Kutipan Bacaan —
----------------------------------------
Rabu 11 Sep 2019 12:31 WIB

UMM Uji Konsep RUU Sistem Pendukung Lembaga Perwakilan

Saat ini DPR RI dituntut tinggi untuk bergerak dan fokus melakukan reformasi internal

Rep: Wilda Fizriyani/ Red: Gita Amanda
Sekretariat Jenderal dan Badan Keahlian Dewan Perwakilan Rakyat Republik  Indonesia (DPR RI) secara khusus telah meminta Fakultas Ilmu Sosial dan  Ilmu Politik (FISIP) Universitas Muhammadiyah Malang (UMM) untuk menguji  konsep rancangan undang-undang (RUU) tentang Sistem Pendukung Lembaga  Perwakilan.
Foto: Dok Humas UMM
Sekretariat Jenderal dan Badan Keahlian Dewan Perwakilan Rakyat Republik Indonesia (DPR RI) secara khusus telah meminta Fakultas Ilmu Sosial dan Ilmu Politik (FISIP) Universitas Muhammadiyah Malang (UMM) untuk menguji konsep rancangan undang-undang (RUU) tentang Sistem Pendukung Lembaga Perwakilan.

REPUBLIKA.CO.ID, MALANG -- Sekretariat Jenderal dan Badan Keahlian Dewan Perwakilan Rakyat Republik Indonesia (DPR RI) secara khusus telah meminta Fakultas Ilmu Sosial dan Ilmu Politik (FISIP) Universitas Muhammadiyah Malang (UMM) untuk menguji konsep rancangan undang-undang (RUU) tentang Sistem Pendukung Lembaga Perwakilan. Permintaan ini telah diungkapkan pihak terkait, pada awal pekan ini.

Ketua Tim Uji Konsep RUU, Khopiatuzaidah menjelaskan, pengujian konsep RUU di Fakultas Ilmu Sosial dan Ilmu Politik UMM guna mendapatkan masukan terkait naskah akademik. "Dan Rancangan Undang-Undang tentang Sistem Pendukung Lembaga Perwakilan,” ungkap Khopiatuzaidah, melalui keterangan resmi yang diterima Republika.co.id.

Baca Juga

Menurut Khopiatuzaidah, pengujian naskah akademik dan Rancangan Undang-undang ini berkenaan dengan tugas dukungan keahlian terhadap pelaksanaan fungsi Legislasi DPR RI. Apalagi, ia mengungkapkan, Pusat Perancangan Undang-Undang Badan Keahlian DPR RI telah membentuk tim penyusunan konsep awal Naskah Akademik dan RUU ini.
----------------------------------------
Data Tercatat —
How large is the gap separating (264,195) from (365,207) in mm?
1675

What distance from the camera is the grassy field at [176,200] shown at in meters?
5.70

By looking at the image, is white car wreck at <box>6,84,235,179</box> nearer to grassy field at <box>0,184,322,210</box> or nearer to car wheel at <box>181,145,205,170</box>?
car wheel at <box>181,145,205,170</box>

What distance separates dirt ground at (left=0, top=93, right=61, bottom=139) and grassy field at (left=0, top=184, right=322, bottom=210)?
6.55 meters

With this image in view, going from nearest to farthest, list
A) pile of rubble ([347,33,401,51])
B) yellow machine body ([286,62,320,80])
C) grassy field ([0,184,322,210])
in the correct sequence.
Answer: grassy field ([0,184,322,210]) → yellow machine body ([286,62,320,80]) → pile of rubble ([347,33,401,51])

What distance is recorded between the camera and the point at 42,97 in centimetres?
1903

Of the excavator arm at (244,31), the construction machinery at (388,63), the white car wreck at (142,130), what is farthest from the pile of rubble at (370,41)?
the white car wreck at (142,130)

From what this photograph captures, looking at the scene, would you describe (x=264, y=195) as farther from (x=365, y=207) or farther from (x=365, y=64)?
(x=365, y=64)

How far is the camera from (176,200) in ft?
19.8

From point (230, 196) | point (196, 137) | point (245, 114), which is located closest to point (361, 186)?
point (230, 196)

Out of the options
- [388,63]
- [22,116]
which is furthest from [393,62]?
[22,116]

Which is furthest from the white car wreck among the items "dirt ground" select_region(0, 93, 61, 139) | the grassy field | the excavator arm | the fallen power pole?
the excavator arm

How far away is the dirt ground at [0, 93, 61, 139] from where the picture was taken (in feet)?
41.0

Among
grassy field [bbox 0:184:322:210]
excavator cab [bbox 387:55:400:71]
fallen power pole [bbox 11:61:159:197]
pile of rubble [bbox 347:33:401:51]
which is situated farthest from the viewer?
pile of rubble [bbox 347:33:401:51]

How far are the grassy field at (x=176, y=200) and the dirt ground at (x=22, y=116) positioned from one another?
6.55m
----------------------------------------
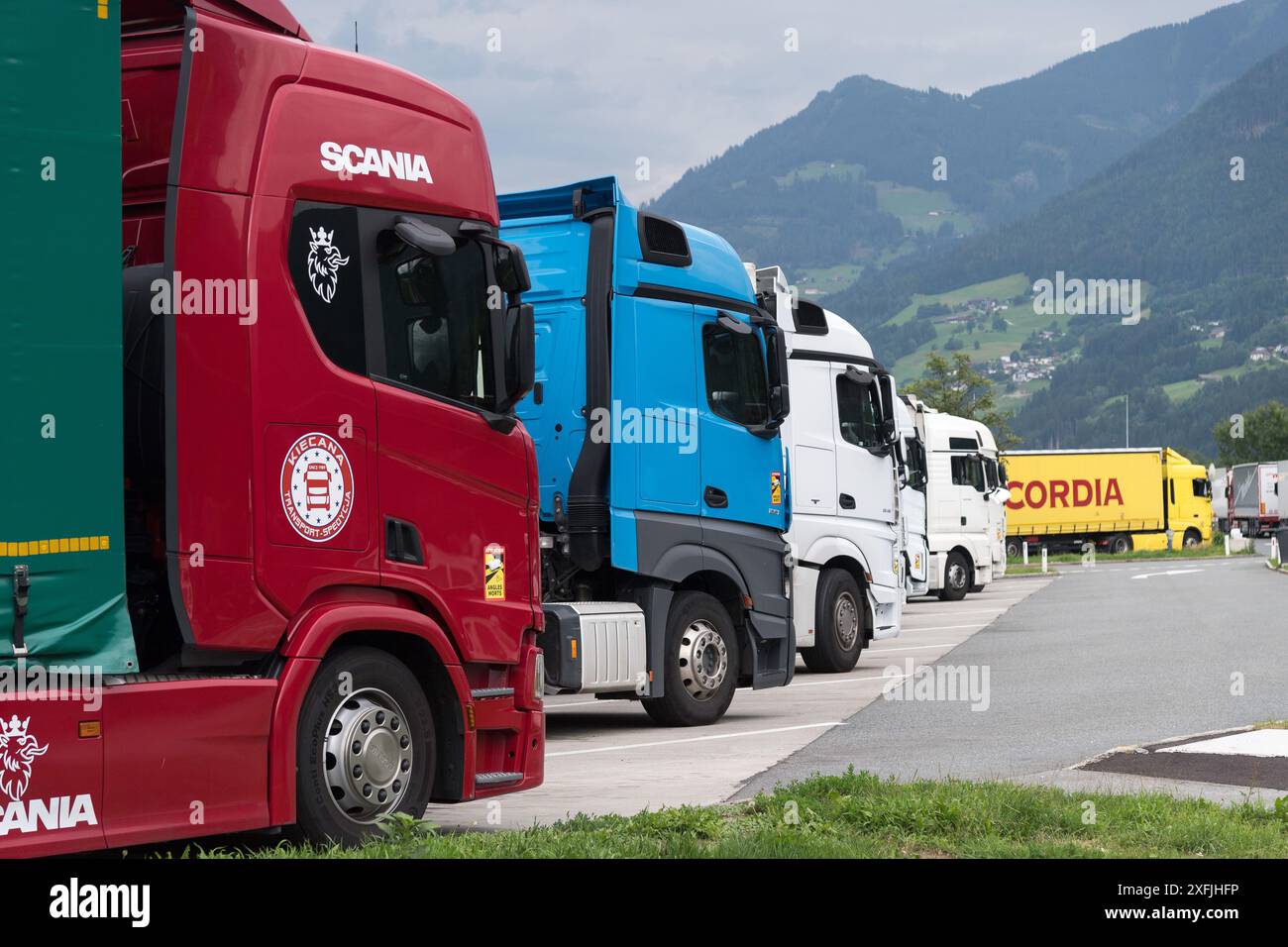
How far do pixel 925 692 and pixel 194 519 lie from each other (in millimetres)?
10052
----------------------------------------
Uraian Tugas — Teruskan artikel tentang uji konsep RUU Sistem Pendukung Lembaga Perwakilan di UMM dengan menulis bagian berikutnya setelah kalimat terakhir yang ditampilkan. Baris-baris data di atas diambil dari sumber yang berbeda.

Jawaban Latihan —
Khopiatuziadah mengatakan, saat ini DPR RI dituntut tinggi untuk bergerak dan fokus melakukan reformasi internal. Tujuannya tak lain untuk menguatkan fungsi legislasi dan fungsi-fungsi lainnya. Sebab, kekuatan parlemen bukan hanya terletak pada anggota dewan.

Secara teori, anggota legislatif memerlukan sistem dukungan untuk mengoptimalkan pelaksanaan tiga fungsi dewan. Antara lain sebagai legislasi, pengawasan dan anggaran. “Misalnya fungsi legislasi, yakni pembentukan peraturan perundang-undangan, diperlukan perancang undang-undang, perancang peraturan perundang-undangan, dan penelitian,” katanya.

Atas darsar tugas ini, DPR membutuhkan peneliti dari perguruan tinggi untuk terlibat dalam menjalankan fungsi legislasi. Terlebih, semua rancangan sistem pendukung telah tersusun dalam naskah akademik RUU Sistem Pendukung Lembaga Perwakilan.

Uji konsep Naskah Akademik dan RUU ini dihadiri sejumlah dosen pakar FISIP UMM dari berbagai bidang keahlian. Pakar ilmu pemerintahan FISIP UMM, Tri Sulistyaningsih, berpendapat pengesahan RUU ini memang diperlukan. Namun juga perlu dibuat seramping mungkin agar tidak terlalu berlebihan untuk pemerintahan.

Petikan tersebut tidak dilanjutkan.